Spatial data with pictures »
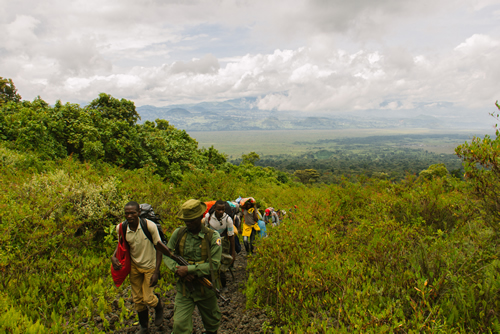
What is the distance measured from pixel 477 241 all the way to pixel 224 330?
4120mm

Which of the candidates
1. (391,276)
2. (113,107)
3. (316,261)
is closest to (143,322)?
(316,261)

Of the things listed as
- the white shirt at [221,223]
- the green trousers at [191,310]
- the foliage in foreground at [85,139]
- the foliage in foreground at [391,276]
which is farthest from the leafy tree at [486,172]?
the foliage in foreground at [85,139]

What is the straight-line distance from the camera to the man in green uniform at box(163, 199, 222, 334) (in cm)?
296

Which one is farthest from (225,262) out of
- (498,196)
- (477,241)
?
(498,196)

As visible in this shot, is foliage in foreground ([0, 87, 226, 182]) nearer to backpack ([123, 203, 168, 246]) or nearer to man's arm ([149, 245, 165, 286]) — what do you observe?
backpack ([123, 203, 168, 246])

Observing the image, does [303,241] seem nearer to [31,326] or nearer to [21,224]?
[31,326]

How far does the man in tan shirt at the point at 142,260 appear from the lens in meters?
3.31

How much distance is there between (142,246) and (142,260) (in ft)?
0.67

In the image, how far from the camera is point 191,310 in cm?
309

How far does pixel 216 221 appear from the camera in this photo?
4.77 metres

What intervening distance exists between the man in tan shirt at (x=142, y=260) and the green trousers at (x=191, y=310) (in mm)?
511

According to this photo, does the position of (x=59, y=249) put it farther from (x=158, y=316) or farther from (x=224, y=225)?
(x=224, y=225)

Task requirements » Everything from the line containing "Which of the candidates" to the last line of the entries above should be quoted exactly, and only that.

Response to this task »
Which of the candidates
1. (391,276)
2. (113,107)
3. (316,261)
is closest to (143,322)?
(316,261)

Of the things listed as
- the white shirt at [221,223]
- the green trousers at [191,310]
- the foliage in foreground at [85,139]
- the foliage in foreground at [391,276]
which is farthest from the leafy tree at [486,172]?
the foliage in foreground at [85,139]

What is the straight-line distance from the camera to the man in green uniform at box(163, 199, 222, 334) (in cm)?
296

Which one is farthest from (225,262) out of
- (498,196)
- (477,241)
?
(498,196)

As visible in this shot, is foliage in foreground ([0, 87, 226, 182]) nearer to backpack ([123, 203, 168, 246]) or nearer to man's arm ([149, 245, 165, 286]) — what do you observe?
backpack ([123, 203, 168, 246])

Observing the image, does [303,241] seem nearer to [31,326] or nearer to [21,224]?
[31,326]

How far does the man in tan shirt at the point at 142,260 appear from the lens in meters?
3.31

How much distance is there between (142,246) and (142,260) (in ft)?
0.67

In the image, how far from the camera is point 191,310 in cm?
309

How far does pixel 216 221 appear from the camera in this photo?
4.77 metres

What intervening distance exists between the man in tan shirt at (x=142, y=260) and the green trousers at (x=191, y=310) (in mm)?
511

According to this photo, does the position of (x=59, y=249) put it farther from (x=158, y=316) or farther from (x=224, y=225)?
(x=224, y=225)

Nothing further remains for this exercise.